Source passage:
BEGIN

1) Identify the challenge you will be presenting to yourself: the research question/s, methods and modes of inquiry, and creative challenge you will engage (with a brief rationale). Why does it matter to you?
My adventure project is more of a social science documentary. I am interested in looking at the Filipino Canadian community, specifically the dynamics between the immigrant parents and Canadian born children within that family. I'm currently looking for research articles from JSTOR, and ProQuest to ground my thinking. I also want to keep the focus of the experiences within my family as I myself fit this description and my cousins and siblings are in the same boat as me. I aim to look at the differences or similarities in identity formation between the immigrants versus Canadian born members in my family.
This is a topic that is of interest to me, because as a Canadian born member, I always felt fluid in terms of my identity and what community I associate with. For example, there are some moments in my life where I despise the Filipino community and I don’t want to be associated with it all, and other times where I am proud to be part of the community. Additionally, there are moments where I feel ostracized from my own community as I am unable to speak the national language and dialects of the Philippines. Being born in Canada, and only taught by my parents to speak English makes it a barrier or hindrance when I am trying to make connections with other Filipino Canadians that I encounter in my life. Also being a visible minority, whose first language is English and being heavily immersed in Canadian culture is always an interesting experience. I have also taken electives in my undergraduate career, on diaspora which talked a little bit about hybridized identities and feeling like there is no home or place for you.
I also want to try sharing this in a form of a documentary as I have been very interested in the video production process. My younger brother is very skilled and uses Final Cut Pro X to edit his videos and although I am not expecting to create a Tiffany Festival worthy film, since I am an amateur user of iMovie, I am still very interested and excited to make this documentary.

END

Work to do:
- 1) Answer these questions using the project proposal above.
(a) Which two sources is the writer using to look for research articles?
(b) What inability does the writer give for sometimes feeling ostracized from the community?
(c) What software does the writer's younger brother use to edit his videos?
- 2) Transcribe the part of the project proposal that begins at the words "My adventure project" and ends after "in my family.".

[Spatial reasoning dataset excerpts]
BEGIN

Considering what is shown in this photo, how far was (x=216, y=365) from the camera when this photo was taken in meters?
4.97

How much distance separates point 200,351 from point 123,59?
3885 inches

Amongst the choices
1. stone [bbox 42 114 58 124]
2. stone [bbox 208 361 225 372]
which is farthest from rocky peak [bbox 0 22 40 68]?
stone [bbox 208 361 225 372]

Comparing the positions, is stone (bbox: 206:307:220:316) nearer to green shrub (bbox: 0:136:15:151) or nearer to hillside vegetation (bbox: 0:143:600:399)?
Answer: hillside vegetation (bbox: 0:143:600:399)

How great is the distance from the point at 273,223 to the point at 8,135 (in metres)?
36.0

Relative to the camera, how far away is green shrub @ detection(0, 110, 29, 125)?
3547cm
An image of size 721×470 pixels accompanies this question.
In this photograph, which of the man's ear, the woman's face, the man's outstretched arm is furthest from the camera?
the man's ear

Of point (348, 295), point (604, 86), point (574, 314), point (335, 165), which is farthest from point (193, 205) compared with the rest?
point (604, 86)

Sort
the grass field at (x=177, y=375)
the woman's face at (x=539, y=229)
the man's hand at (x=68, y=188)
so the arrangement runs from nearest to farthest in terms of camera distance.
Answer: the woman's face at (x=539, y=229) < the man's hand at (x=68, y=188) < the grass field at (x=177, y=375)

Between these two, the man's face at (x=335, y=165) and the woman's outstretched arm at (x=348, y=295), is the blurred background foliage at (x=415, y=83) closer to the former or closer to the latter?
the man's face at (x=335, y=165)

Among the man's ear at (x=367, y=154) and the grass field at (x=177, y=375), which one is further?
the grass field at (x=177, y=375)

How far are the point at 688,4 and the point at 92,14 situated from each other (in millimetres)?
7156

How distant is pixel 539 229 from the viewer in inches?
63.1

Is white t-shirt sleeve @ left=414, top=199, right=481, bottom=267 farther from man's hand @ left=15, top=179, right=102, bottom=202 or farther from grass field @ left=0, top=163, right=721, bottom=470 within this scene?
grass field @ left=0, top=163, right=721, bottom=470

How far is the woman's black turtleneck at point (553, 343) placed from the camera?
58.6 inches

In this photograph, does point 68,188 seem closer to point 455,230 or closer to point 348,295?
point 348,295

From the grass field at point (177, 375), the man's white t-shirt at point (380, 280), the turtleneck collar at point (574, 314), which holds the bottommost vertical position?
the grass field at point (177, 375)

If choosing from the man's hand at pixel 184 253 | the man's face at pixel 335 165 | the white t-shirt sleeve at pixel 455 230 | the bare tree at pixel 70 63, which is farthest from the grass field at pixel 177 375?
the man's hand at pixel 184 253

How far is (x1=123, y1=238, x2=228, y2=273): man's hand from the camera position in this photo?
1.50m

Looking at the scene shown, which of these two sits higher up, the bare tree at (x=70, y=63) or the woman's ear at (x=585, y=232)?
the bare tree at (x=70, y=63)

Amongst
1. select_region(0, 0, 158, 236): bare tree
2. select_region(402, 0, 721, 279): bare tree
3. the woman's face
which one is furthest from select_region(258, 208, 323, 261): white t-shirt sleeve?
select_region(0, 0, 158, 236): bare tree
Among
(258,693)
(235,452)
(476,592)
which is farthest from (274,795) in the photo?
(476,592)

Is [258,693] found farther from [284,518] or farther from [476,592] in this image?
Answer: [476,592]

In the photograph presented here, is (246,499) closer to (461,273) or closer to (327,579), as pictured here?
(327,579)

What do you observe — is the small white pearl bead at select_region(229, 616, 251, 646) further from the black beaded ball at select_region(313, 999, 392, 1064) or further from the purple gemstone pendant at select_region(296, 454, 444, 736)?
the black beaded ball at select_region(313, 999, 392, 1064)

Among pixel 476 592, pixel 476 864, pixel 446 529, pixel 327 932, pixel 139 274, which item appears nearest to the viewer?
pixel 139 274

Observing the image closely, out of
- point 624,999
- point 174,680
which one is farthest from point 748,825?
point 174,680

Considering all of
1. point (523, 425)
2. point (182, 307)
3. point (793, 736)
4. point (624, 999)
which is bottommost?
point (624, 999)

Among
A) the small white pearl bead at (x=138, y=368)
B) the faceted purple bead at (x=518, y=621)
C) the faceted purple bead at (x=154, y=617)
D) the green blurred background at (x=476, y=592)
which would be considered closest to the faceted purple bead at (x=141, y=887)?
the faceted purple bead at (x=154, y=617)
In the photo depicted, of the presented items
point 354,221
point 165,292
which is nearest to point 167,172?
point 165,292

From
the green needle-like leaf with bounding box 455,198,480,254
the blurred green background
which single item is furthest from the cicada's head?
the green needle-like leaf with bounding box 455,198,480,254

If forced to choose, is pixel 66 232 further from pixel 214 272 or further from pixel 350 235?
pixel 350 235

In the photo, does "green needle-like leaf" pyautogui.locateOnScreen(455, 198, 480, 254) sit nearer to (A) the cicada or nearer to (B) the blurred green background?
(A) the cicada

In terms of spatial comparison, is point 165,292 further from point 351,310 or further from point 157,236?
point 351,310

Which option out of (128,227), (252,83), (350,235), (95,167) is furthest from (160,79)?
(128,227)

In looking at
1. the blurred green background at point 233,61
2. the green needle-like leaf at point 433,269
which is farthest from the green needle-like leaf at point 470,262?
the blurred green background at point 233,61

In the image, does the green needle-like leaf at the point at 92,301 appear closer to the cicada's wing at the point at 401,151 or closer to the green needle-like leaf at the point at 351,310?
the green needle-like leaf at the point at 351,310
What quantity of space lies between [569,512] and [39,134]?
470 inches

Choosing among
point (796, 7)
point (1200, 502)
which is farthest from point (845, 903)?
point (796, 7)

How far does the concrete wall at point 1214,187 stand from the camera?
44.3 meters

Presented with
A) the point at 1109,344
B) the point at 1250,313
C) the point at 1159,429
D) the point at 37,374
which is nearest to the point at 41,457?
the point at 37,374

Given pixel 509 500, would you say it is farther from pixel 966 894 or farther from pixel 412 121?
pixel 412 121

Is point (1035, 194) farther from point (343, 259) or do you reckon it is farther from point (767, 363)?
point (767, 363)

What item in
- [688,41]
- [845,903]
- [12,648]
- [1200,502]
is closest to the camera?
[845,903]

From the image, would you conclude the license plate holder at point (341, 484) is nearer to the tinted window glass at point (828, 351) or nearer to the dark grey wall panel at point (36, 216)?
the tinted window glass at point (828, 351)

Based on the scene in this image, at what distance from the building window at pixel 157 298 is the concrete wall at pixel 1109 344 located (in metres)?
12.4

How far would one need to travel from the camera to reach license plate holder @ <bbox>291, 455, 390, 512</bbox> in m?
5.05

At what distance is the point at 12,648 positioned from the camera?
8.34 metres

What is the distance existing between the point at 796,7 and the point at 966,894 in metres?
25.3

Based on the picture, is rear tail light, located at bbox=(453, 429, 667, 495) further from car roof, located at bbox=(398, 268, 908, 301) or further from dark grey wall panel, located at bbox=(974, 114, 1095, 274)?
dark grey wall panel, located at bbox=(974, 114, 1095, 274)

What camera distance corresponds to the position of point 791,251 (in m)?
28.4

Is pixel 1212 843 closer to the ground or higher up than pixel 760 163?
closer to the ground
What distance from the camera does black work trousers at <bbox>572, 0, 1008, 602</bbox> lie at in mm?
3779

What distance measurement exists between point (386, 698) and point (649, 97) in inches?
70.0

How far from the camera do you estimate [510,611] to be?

END

Outputs by task:
- 1)
(a) JSTOR and ProQuest
(b) Being unable to speak the national language and dialects of the Philippines
(c) Final Cut Pro X

- 2)
My adventure project is more of a social science documentary. I am interested in looking at the Filipino Canadian community, specifically the dynamics between the immigrant parents and Canadian born children within that family. I'm currently looking for research articles from JSTOR, and ProQuest to ground my thinking. I also want to keep the focus of the experiences within my family as I myself fit this description and my cousins and siblings are in the same boat as me. I aim to look at the differences or similarities in identity formation between the immigrants versus Canadian born members in my family.